Even the International Energy Agency (IEA) thinks oil demand from passenger cars, the biggest users of oil, has already peaked. In the IEA’s World Energy Outlook released in November, it doesn’t imagine the global demand peak coming before 2040, but their forecasts have underestimated growth in the renewables industry for the past decade causing me to think their forecast is a little too optimistic for oil and energy companies.
Add to this that global trade has already plateaued and it’s possible that with the rise of nationalist leaders such as President-elect Trump, we’ll see further declines in trade, reducing the demand for oil from the freight and maritime sectors.
Between the rise of electric passenger cars and renewable energy such as wind and solar, and the decline in demand from global trade, it’s hard to envision where demand will come from for oil. While it’s expected that emerging markets will drive future demand growth, I have to wonder if these markets will be able to drive it fast enough to depress the other apparent trends.
What it all comes down to is that in the long term, oil really doesn’t seem like a safe bet. And to me, it feels a bit like OPEC is fighting against history.
Having said that, though, I do believe that with all of this OPEC noise, there are some opportunities in the short term.
One such opportunity is U.S. Silica (SLCA).
I like SLCA because, while it’s in the oil and energy sectors, it isn’t dependent on producing fuel for passenger cars, the area where peak oil demand has already been reached. Instead, SLCA manufactures commercial silica used for fracking and other industrial processes.
Beyond its operations in the oil and gas industry, it also provides silica products for use in plastics, rubber, cleansers, paints, sealants, and fiberglass and other textiles. With its spread across these segments, when peak oil demand is reached in the coming years, SLCA won’t be in the kind of trouble pure oil producers will be.

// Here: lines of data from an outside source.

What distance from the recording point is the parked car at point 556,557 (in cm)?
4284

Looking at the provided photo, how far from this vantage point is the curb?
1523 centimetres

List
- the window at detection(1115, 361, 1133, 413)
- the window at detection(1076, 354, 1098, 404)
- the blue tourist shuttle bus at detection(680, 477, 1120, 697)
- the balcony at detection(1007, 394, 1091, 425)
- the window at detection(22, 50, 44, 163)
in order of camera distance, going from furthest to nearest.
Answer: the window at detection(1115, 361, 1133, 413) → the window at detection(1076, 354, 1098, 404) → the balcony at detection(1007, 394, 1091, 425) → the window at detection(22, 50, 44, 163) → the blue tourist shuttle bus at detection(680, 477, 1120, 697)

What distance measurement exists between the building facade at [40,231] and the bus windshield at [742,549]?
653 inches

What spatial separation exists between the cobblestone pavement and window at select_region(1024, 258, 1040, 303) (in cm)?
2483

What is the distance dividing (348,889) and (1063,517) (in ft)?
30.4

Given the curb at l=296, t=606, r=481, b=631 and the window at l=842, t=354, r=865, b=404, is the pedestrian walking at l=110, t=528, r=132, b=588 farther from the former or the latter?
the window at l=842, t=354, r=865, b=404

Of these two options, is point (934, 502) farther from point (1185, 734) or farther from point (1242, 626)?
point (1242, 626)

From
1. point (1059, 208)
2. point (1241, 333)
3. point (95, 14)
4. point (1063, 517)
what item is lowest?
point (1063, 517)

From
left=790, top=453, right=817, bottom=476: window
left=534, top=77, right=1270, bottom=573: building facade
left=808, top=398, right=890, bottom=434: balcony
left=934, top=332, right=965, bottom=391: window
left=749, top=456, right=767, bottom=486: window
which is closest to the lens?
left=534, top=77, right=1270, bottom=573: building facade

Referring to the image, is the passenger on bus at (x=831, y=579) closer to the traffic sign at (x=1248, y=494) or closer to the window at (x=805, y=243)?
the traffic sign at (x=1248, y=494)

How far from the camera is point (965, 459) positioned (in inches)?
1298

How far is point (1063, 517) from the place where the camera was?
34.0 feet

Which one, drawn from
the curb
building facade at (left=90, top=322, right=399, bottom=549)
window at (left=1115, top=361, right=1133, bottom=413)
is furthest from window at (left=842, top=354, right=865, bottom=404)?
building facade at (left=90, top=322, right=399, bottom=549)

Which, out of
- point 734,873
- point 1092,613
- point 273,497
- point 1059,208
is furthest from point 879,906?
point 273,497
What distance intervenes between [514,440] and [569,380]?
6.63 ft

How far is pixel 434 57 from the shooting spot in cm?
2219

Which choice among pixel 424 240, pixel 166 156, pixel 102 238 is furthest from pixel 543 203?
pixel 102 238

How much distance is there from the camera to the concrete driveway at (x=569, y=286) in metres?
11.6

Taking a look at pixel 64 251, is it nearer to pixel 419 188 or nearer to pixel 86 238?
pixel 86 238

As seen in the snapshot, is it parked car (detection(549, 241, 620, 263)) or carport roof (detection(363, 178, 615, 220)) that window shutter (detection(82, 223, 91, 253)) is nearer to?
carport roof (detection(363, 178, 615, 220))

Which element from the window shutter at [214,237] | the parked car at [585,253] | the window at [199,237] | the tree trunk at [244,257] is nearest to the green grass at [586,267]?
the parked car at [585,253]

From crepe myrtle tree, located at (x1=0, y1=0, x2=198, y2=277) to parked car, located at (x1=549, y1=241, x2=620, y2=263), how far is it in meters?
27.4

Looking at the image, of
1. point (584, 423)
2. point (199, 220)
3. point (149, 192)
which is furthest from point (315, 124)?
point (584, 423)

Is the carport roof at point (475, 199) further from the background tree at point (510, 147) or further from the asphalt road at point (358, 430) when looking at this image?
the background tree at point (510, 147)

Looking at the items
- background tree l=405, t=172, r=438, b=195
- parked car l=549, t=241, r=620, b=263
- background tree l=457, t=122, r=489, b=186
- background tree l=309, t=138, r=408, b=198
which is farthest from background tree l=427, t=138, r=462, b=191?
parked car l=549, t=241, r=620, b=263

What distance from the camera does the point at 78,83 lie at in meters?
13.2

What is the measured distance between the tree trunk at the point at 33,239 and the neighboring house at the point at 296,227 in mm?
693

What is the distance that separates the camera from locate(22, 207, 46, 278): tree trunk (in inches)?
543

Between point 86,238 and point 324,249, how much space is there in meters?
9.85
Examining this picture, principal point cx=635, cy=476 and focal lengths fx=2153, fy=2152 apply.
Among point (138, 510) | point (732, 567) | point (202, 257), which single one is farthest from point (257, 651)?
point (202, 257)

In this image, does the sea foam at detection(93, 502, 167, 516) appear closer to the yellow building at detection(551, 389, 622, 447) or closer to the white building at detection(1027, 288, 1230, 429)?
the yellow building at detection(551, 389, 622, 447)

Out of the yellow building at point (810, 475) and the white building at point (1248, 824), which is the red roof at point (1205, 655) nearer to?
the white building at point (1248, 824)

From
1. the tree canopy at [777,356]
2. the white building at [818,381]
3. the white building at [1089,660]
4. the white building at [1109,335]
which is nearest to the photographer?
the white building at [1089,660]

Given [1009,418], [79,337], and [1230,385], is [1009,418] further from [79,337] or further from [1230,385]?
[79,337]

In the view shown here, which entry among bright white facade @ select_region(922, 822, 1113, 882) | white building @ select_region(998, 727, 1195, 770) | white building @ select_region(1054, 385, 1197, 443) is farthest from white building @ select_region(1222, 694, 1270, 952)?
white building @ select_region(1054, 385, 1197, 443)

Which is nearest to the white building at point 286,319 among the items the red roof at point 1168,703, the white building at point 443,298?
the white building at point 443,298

SLCA has done really well this year. It bottomed out of a multi-year downtrend at the beginning of this year, rising from the low teens to just over $51 per share as I’m writing this.
Typically I wouldn’t recommend a stock that has been steadily rising like this one has, but I still think there is a fair amount of upside to SLCA and this week it set up an interesting opportunity.
[You must be registered and logged in to see this image.]
Looking at SLCA’s chart over the last couple of months, you can see that this week it broke out of a correction, making for a great entry point for a breakout trader.
Furthermore, if the price can rise above its all-time high of $73.43—roughly 30% above where it is now—there is no more overhead resistance for SLCA.
You have to anticipate a correction before it gets there, but if you place a stop loss around $48 - $49—its low at the beginning of this week—and adjust that stop loss as the price rises, you should mitigate the risk.
Bottom line, betting on oil in the long term isn’t such a great idea. With demand weakening, oil and gas stocks won’t be a safe place to have your money within a few short years.
But there are opportunities in the short term, and companies like SLCA are a safer option than pure oil plays that are still benefitting from all the OPEC noise.